UM Faculty Members, Alumni Win MIAL Honors

Derrick Harriell wins Poetry Award, William Beckwith honored with Lifetime Achievement Award

Derrick Harriell, assistant professor of English and African American Studies, speaks at the Oxford Conference for the Book.

Derrick Harriell, assistant professor of English and African-American Studies, speaks at the Oxford Conference for the Book.

OXFORD, Miss. – A University of Mississippi faculty member and others with UM ties were among those honored by the Mississippi Institute of Arts and Letters earlier this year for works first published, performed or shown in the year 2013.

Award winners include Derrick Harriell, UM assistant professor of English and African-American studies; alumnus and author Steve Yarbrough; Jesmyn Ward, a former Grisham-Writer-in-Residence; and the university’s Center for the Study of Southern Culture. The Noel Polk Lifetime Achievement Award went to sculptor William N. Beckwith, an adjunct assistant professor of art at the university.

The award recipients, chosen by out-of-state judges prominent in their respective fields, will be honored at the annual Awards Banquet, set for June 7 in the Grand Hall of the Mississippi Museum of Art in Jackson. At 1 p.m. that day, readings and signings by award winners will take place at Lemuria Bookstore.

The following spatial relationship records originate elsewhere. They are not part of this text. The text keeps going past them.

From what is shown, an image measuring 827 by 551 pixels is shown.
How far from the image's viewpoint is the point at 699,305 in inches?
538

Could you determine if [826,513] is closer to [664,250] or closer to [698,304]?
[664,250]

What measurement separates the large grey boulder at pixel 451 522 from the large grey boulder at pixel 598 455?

Founded in 1978, MIAL aims to recognize the elite in fiction, nonfiction, visual art, musical composition, photography and poetry. The award is coveted and highly competitive.

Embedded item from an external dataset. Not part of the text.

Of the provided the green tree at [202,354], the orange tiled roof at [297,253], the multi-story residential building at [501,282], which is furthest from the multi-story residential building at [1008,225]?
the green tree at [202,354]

Harriell the won the Mississippi Institute of Arts and Letters 2014 Poetry Award for his new collection of poems, “Ropes” (Willow Books).

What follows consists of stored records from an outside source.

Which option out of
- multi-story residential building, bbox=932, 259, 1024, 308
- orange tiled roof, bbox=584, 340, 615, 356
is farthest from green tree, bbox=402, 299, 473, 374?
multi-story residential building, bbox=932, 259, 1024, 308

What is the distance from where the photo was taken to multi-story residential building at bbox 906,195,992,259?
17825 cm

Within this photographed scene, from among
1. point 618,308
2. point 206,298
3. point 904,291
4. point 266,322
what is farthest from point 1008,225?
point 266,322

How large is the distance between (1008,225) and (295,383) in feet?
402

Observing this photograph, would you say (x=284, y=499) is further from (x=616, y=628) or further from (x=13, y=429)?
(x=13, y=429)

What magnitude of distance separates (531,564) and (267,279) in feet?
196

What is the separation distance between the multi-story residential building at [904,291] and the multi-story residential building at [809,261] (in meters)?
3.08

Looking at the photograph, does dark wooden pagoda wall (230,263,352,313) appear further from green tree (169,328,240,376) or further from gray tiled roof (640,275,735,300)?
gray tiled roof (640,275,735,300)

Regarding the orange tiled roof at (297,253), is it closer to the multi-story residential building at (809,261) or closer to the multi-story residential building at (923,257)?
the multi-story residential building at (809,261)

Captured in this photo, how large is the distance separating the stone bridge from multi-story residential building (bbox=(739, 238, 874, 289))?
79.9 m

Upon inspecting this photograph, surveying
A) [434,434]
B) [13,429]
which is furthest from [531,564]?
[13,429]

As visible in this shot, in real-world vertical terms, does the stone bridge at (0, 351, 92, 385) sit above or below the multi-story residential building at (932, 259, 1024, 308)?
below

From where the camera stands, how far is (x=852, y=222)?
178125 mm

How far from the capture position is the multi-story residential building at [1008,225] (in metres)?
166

“Receiving the news that my collection of poems ‘Ropes’ won the MIAL Award was gratifying in so many ways,” Harriell said. “I’m happy contributing to the high standard set by our English department and MFA program. Having only been in Oxford for a year-and-a-half, I’m pleased to be embraced both personally and professionally.”

In 2010, Harriell composed his first collection of poems, “Cotton” (Willow Books). For the follow-up, “Ropes,” he focused on the lives of black boxers in America.

Harriell was born and raised in Milwaukee. He has a doctorate in English from University of Wisconsin at Milwaukee and an M.F.A in Creative Writing from Chicago State University. He has worked as an assistant poetry editor for Third World Press and The Cream City Review, and has taught countless writing workshops for students of all ages. He is a two-time Pushcart Nominee and his work has appeared in various literary journals and anthologies.

The award reflects well on the university, said Ivo Kamps, professor and chair of the UM Department of English.

“This is quite an honor for Derrick, for the department and the university,” Kamps said. “(Harriell) is relatively new to the university and the state of Mississippi, but he is already making a significant impact on our literary culture and our students. We are pleased and fortunate to have him on our faculty.”

Yarbrough is the winner of the Fiction Award for his novel “The Realm of Last Chances” (Alfred A. Knopf). Jeffrey Lent says of “The Realm of Last Chances,” “This novel is that rare achievement, a page-turner that also turns pages within the reader.”

This is the second MIAL Fiction Award for Yarbrough, who was born in Indianola and is a professor at Emerson College in Boston. He received his bachelor’s and master’s degrees in English from UM and his M.F.A. in Creative Writing from the University of Arkansas. He is the author of eight books, and in 2010, he won the Richard Wright Award for Literary Excellence.

Ward was the winner of the Nonfiction Award for “Men We Reaped: A Memoir” (Bloomsbury). The DeLisle native earned her M.F.A. in Creative Writing from the University of Michigan and was a Stegner Fellow at Stanford University and a Grisham Writer-in-Residence at UM. She is an assistant professor of creative writing at the University of South Alabama.

Ward won the 2011 National Book Award for fiction for her novel “Salvage the Bones” (Bloomsbury, 2011). “Men We Reaped: A Memoir” is an elegy to her brother and four other young black men who lost their lives in her hometown.

Beckwith, a native of Greenville who lives in Taylor, teaches sculpture and 3-D design at UM.  He earned both his bachelor’s and master’s degrees in sculpture from the university and studied with Leon Koury, Bob Tompkins and Charles Gross.

He has produced public and private bronzes for more than 40 years and is widely known for his portrait busts and public monuments for such icons as William Faulkner, Elvis Presley, B.B. King, Tennessee Williams, Richard Wright, Eudora Welty, Jefferson Davis, L.Q.C. Lamar, Jim Henson and Coach Margaret Wade.  In 1976 Mr. Beckwith formed Mississippi’s first commercial fine art bronze foundry with Wallace Mallette.

His work has been exhibited in Splashlight Studios and Frank Marino Gallery in New York, in the Mississippi Museum of Art in Jackson, at the 1984 Louisiana World Exposition in New Orleans and at the Smithsonian Institutionin Washington. Beckwith has won numerous awards and honors and is represented in public and private collections across the nation.